_EXCERPT PROVIDED_
Reading: 1 Kings 11:4-13
If I were to ask you to describe Henry VIII how would you describe him?
Would you describe him as a king of virtue? Would you describe him as a deeply dedicated Christian?
Well if you look at the title our Kings and Queens have in this country one of them is ‘defender of the faith’, which would you believe Henry VIII was given by the pope.
You see as a younger monarch, Henry had written a Theological book defending the traditional catholic view of the seven sacraments and the supremacy of the Pope. Quite ironic given later history and Henry breaking the Church of England away from the catholic church. But in reality, despite how we might view him in popular culture, Henry was not an idiot. Henry wrote an academic theological book in Latin for goodness sake. This wasn’t a simple man, driven by lust, but rather an intelligent one.
In many ways Henry is a more recent reflection of Solomon. Solomon, as we know, was the most wise man to ever live, and one need only read some of the wisdom literature attributed to him, to see that wisdom. But in our reading today, right at the end of his life we see the folly of Solomon. We hear how his many foreign wives turned him from worshipping the true God to their own gods like Ashtoreth, Chemosh and Molek. We know from the archaeological record that worship of some of these gods included human sacrifice, although there is no suggestion that Solomon did that. Nonetheless, not good. God understandably became angry with Solomon – he had failed to stay his greed as king, he had failed to be faithful as a husband and here he had failed to worship God. God even appeared to Solomon twice and still it was not enough. So in the end God says he will take away most of the kingdom from Solomon, but not all and not within his lifetime, for sake of His servant David.
So what has happened here? How can it be, that the person given the most wisdom ever, could fail so hard, the person who had even had God appear to him twice, still didn’t stop?
At the heart of this story is the reality that our human predisposition to sin is so much stronger than anything else that we possess. We can have all the wisdom in the world and still sin, we can have all the wealth in the world and still want for more, we can live a life that others would call righteous and still not be righteous enough. Solomon found as our King Henry VIII did, that wisdom was not enough, that sin, knocking on the door of our heart, is too strong for any of us to truly defeat by ourselves.

_Dataset records_
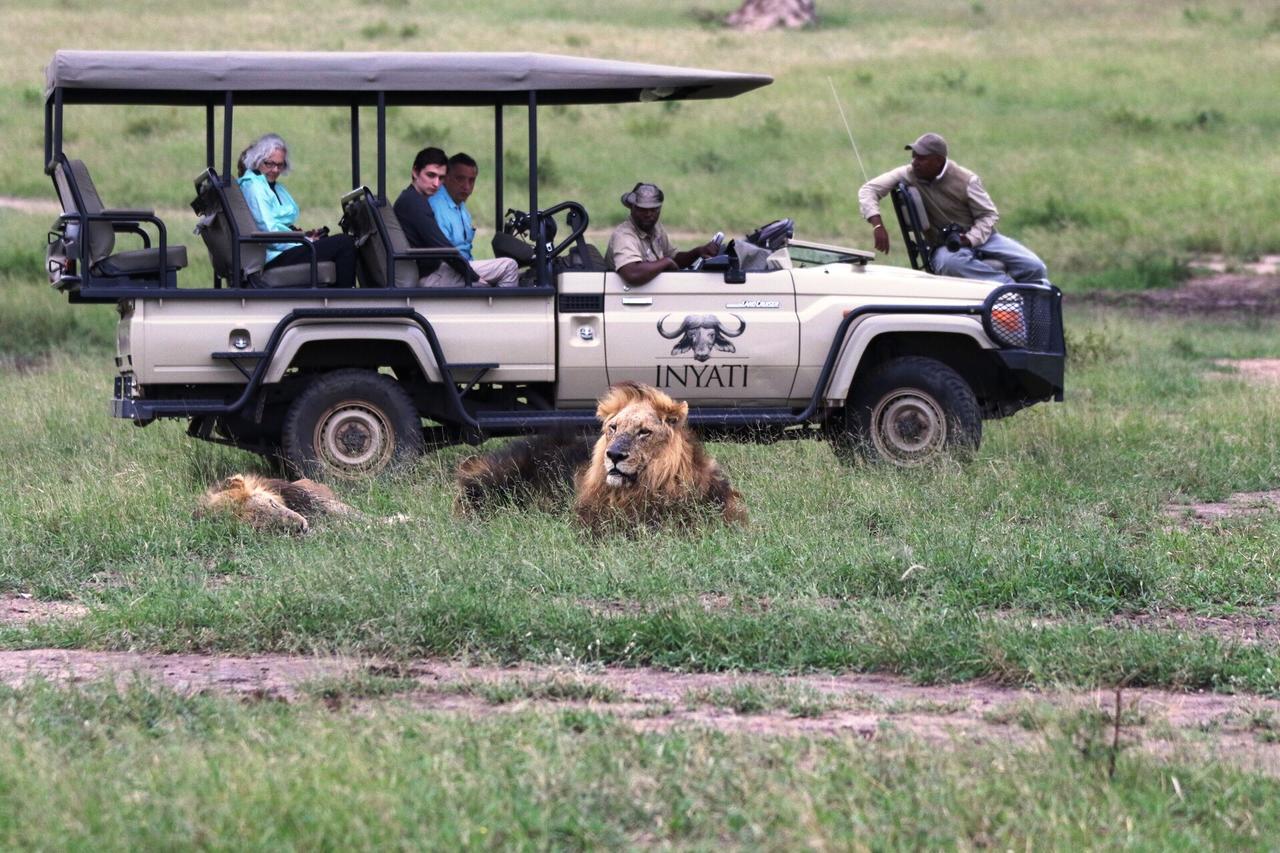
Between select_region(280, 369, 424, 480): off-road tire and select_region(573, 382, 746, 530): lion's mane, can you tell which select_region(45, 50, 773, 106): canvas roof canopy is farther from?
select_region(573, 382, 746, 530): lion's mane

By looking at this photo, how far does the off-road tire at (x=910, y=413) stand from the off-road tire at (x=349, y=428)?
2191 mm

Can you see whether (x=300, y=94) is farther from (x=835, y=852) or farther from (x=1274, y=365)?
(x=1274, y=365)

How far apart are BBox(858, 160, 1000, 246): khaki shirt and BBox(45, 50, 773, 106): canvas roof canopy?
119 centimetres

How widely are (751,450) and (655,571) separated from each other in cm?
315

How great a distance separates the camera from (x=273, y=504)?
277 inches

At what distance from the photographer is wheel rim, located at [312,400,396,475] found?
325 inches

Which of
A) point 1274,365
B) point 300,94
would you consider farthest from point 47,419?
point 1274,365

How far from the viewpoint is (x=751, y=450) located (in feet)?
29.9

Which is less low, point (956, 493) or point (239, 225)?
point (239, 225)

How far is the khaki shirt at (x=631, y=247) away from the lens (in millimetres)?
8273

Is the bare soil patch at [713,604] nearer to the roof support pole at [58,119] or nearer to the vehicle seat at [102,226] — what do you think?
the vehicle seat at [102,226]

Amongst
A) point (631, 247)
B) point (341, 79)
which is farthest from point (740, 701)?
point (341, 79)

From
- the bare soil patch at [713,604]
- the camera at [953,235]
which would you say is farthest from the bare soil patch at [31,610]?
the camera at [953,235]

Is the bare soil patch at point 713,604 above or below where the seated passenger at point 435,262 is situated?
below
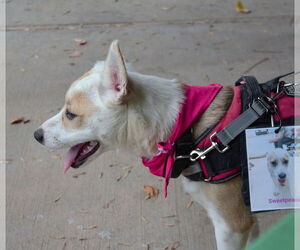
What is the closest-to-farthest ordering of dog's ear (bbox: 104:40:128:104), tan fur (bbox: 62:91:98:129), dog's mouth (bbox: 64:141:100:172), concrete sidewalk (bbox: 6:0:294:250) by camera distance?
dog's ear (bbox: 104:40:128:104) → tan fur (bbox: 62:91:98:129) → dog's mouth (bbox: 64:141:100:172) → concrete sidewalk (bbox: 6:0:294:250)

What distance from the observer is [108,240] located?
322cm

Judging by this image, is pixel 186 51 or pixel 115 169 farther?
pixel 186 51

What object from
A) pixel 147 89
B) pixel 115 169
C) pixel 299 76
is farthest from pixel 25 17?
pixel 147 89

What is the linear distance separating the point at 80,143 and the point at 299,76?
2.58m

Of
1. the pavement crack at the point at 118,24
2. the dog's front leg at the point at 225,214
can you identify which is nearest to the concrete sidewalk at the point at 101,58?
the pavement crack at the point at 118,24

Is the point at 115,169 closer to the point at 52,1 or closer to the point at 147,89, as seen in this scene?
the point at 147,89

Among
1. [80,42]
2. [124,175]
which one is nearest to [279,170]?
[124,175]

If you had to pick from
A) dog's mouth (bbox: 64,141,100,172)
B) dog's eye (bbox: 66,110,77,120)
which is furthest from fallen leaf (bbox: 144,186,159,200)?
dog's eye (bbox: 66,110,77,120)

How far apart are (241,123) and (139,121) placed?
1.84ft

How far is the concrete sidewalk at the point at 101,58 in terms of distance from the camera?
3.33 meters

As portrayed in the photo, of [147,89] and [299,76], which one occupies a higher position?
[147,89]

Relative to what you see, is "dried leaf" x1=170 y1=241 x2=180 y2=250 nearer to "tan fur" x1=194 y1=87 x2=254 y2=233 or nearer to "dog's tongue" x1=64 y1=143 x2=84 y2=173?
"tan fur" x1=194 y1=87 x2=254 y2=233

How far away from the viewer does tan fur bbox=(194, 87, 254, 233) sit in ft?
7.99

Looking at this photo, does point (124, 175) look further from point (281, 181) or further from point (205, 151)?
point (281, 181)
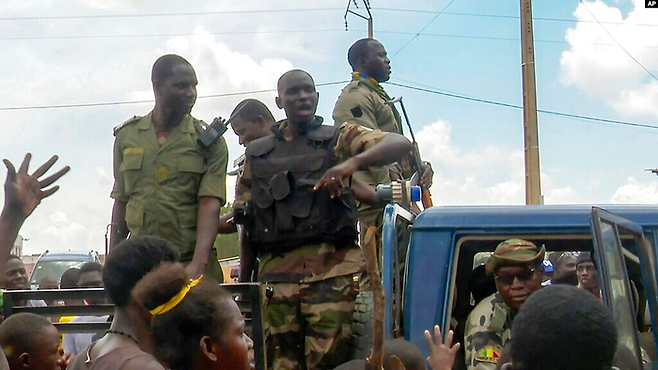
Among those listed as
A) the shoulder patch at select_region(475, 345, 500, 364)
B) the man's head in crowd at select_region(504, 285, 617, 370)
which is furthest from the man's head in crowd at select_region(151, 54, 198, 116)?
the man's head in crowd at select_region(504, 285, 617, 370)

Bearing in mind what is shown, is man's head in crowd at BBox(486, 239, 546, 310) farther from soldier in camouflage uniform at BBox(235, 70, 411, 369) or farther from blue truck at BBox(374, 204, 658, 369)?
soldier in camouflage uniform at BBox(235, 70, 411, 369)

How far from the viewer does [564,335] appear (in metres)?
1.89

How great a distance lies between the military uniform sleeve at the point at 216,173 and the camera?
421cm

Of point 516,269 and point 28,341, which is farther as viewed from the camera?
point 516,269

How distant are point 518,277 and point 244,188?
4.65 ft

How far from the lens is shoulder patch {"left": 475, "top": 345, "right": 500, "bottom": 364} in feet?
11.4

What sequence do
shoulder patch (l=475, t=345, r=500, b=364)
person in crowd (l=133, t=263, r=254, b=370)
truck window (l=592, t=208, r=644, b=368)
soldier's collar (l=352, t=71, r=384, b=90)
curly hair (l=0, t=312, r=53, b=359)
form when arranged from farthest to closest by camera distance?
---
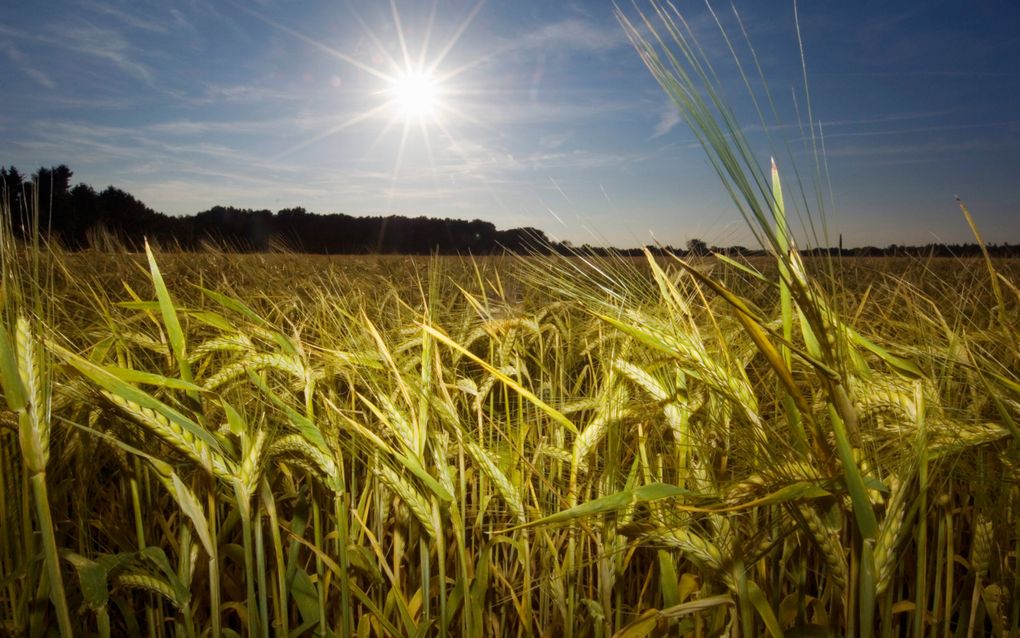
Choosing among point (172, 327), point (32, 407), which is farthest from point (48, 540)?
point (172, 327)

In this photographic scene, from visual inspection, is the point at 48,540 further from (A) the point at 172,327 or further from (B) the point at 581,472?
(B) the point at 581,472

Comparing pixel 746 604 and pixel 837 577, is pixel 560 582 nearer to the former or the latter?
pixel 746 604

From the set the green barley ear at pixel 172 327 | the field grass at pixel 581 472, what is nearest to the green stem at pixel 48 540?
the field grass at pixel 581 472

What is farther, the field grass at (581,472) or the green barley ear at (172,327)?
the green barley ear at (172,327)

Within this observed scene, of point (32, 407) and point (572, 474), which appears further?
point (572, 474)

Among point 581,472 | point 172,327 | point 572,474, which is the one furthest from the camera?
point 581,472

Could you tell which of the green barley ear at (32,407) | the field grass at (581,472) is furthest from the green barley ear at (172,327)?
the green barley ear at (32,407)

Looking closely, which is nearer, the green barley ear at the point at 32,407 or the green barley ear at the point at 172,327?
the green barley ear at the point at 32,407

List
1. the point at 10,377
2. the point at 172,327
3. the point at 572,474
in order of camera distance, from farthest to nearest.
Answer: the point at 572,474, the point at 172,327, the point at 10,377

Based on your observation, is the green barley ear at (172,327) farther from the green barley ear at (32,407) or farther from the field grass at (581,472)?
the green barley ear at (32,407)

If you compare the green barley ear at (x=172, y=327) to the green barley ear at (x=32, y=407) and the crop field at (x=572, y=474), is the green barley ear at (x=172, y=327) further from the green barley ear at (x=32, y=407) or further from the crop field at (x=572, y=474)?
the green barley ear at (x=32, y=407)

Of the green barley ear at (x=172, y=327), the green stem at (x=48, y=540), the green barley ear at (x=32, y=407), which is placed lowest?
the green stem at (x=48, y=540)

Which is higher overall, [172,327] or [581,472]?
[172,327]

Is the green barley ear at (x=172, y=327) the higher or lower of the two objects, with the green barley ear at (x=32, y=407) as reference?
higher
==
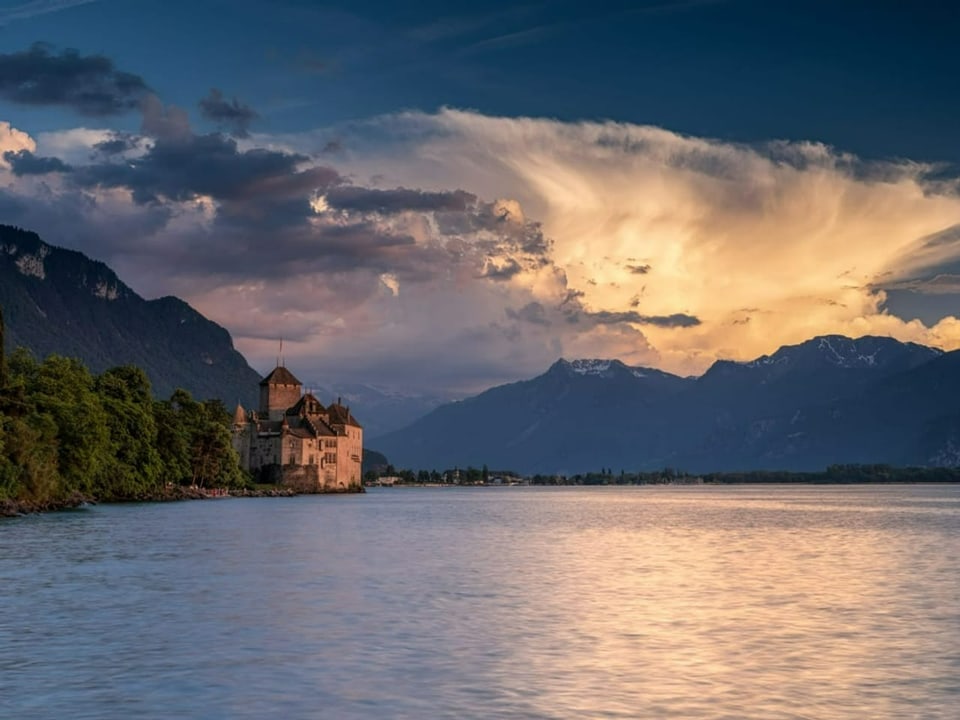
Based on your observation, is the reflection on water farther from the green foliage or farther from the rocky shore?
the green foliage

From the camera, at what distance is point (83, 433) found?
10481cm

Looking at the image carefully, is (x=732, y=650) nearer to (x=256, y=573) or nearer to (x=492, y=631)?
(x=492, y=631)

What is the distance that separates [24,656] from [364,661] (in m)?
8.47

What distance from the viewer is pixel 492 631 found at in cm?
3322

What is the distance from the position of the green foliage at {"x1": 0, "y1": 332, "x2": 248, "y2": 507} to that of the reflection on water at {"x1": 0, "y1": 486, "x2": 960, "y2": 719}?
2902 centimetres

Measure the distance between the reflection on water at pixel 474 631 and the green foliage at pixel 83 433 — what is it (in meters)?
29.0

_EXERCISES_
[1] Copy the passage of the sermon between "Reading: 1 Kings" and "by the pope.", inclusive.
[2] Answer these questions from the sermon:
(a) Which title does the sermon say the pope gave Henry VIII?
(b) In what language did Henry write his theological book?
(c) How many times did God appear to Solomon?
[3] According to the sermon, why did God become angry with Solomon?
These rows are separate material, apart from the sermon.

_RESPONSES TO THE EXERCISE_
[1]
Reading: 1 Kings 11:4-13
If I were to ask you to describe Henry VIII how would you describe him?
Would you describe him as a king of virtue? Would you describe him as a deeply dedicated Christian?
Well if you look at the title our Kings and Queens have in this country one of them is ‘defender of the faith’, which would you believe Henry VIII was given by the pope.

[2]
(a) 'Defender of the faith'
(b) Latin
(c) Twice

[3] Solomon had failed to stay his greed as king and had failed to be faithful as a husband. He had also let his foreign wives turn him from worshipping the true God to their own gods, even though God had appeared to him twice.